Osama bin Laden
Osama bin Laden - Reuters Reuters

A Pakistani doctor who helped the CIA track down Osama bin Laden has been charged with murder in connection with a surgical procedure he performed eight years ago.

Shakil Afridi, 49, is accused of killing a teenage boy during an appendectomy in 2006. The boy died of complications from the surgery but authorities now claim that the doctor was not authorised to perform the operation.

The deceased boy's mother filed a criminal complaint against the doctor, alleging that he was not authorised to operate on her son because he was a physician, not a surgeon. The surgery was performed in Pakistan's remote Khyber tribal area, the doctor's lawyer Samiullah Afridi told AP.
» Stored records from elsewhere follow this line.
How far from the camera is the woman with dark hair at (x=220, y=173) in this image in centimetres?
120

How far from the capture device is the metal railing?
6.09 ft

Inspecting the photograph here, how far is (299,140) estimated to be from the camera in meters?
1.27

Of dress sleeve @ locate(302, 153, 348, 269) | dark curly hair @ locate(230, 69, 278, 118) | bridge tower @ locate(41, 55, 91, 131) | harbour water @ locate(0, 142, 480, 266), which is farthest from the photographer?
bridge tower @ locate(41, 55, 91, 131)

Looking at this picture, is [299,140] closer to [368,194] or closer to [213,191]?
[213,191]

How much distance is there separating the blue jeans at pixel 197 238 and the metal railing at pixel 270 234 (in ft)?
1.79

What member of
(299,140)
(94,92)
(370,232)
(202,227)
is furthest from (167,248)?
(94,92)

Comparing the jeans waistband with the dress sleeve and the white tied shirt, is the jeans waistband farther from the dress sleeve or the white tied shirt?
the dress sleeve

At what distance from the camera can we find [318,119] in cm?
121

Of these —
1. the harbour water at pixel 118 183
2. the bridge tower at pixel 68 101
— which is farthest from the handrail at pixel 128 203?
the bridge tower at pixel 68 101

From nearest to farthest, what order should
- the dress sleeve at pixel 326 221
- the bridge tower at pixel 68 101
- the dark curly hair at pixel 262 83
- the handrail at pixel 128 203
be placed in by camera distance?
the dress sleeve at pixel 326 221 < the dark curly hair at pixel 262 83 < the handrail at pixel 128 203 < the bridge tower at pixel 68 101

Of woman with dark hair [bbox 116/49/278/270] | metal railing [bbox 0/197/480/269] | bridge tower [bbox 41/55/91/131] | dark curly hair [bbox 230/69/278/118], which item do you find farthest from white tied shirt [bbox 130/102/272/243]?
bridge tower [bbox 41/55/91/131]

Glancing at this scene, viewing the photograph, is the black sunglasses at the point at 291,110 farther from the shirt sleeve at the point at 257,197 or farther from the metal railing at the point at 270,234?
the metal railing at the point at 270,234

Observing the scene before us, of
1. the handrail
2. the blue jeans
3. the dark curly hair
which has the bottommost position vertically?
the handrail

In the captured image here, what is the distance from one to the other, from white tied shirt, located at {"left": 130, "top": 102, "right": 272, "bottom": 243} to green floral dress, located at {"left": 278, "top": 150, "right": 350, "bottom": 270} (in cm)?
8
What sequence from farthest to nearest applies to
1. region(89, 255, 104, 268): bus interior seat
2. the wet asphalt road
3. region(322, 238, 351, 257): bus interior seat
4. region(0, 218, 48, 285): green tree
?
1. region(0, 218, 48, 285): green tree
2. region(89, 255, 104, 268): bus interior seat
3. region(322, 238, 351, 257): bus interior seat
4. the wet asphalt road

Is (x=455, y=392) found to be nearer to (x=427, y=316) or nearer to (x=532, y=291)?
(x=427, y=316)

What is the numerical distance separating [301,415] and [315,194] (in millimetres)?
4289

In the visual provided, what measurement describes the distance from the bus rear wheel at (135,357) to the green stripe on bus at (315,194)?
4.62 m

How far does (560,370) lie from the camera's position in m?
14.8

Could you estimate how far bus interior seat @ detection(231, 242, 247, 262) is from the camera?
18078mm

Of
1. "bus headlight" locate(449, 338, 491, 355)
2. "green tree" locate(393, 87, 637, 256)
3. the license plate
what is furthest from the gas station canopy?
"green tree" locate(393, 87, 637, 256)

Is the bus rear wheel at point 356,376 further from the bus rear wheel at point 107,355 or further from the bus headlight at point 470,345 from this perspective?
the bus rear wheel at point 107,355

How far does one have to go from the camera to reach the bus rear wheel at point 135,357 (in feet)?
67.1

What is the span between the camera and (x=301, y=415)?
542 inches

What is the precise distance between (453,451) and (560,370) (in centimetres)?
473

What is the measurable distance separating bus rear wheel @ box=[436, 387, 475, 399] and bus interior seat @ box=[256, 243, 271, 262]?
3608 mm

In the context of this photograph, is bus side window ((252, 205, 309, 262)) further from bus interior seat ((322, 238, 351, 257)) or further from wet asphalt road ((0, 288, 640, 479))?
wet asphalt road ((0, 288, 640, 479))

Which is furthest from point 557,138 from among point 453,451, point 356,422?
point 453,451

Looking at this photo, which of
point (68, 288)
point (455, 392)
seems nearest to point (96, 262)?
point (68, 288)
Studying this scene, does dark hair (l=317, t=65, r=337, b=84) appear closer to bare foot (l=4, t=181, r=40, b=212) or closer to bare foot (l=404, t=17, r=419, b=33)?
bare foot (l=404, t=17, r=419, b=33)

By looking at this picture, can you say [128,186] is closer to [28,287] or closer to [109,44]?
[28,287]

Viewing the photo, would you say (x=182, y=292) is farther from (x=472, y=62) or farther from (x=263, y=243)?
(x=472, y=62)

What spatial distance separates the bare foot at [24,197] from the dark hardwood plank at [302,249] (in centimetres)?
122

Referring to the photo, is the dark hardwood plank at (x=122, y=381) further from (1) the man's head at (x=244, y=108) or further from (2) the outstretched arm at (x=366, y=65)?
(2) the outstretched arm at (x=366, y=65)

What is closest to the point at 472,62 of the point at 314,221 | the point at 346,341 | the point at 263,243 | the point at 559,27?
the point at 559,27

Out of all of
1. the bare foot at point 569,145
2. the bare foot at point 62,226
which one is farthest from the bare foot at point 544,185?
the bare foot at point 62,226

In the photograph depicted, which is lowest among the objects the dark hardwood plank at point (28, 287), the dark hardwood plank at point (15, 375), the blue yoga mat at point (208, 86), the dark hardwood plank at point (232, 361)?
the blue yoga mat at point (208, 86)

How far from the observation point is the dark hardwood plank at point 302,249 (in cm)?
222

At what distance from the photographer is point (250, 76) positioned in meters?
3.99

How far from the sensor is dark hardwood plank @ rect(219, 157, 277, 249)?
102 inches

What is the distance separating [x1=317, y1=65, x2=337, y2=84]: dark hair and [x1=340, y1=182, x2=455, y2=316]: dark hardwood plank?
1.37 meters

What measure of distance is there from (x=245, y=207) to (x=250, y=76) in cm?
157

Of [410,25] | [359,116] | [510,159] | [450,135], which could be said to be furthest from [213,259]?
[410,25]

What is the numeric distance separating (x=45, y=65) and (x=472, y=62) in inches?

Afridi was arrested in 2012 for high treason by the Khyber Agency court. The charges were initially believed to be in connection with the CIA assault on bin Laden's hideout but the court said that the accusations were linked to his alleged ties with Islamist warlord Mangal Bagh.

Afridi's brother, Jamil Afridi, denied the allegations and claimed that it was Bagh who kidnapped the doctor for ransom.

"My brother didn't do anything against Pakistan," he said. "If he helped the US it was for the benefit of Pakistan. The American government should help us in any way it can."

In August, the doctor's conviction was overturned by the Peshawar judicial commissioner on the grounds that the person who had sentenced Afridi was not authorised to hear the case.

However, he will remain in prison until a new trial is held.

Pakistani authorities claimed that the doctor was not arrested for helping the CIA, even though a report sent to a Pakistani appeals court accused Afridi of working with the CIA in a fake vaccination campaign designed to locate bin Laden in Abbottabad.

DNA Samples

In 2012, senior US officials told CNN that Afridi did work with the US, but was never asked to spy on Pakistan and was only asked to help find bin Laden.

The US has already publicly demanded Afridi's release.

"Pakistan and the United States have a common cause here against terrorism, have a common cause against al-Qaida," US defence secretary Leon Panetta told CBS.

"And for them to take this kind of action against somebody who was helping to go after terrorism is a real mistake on their part."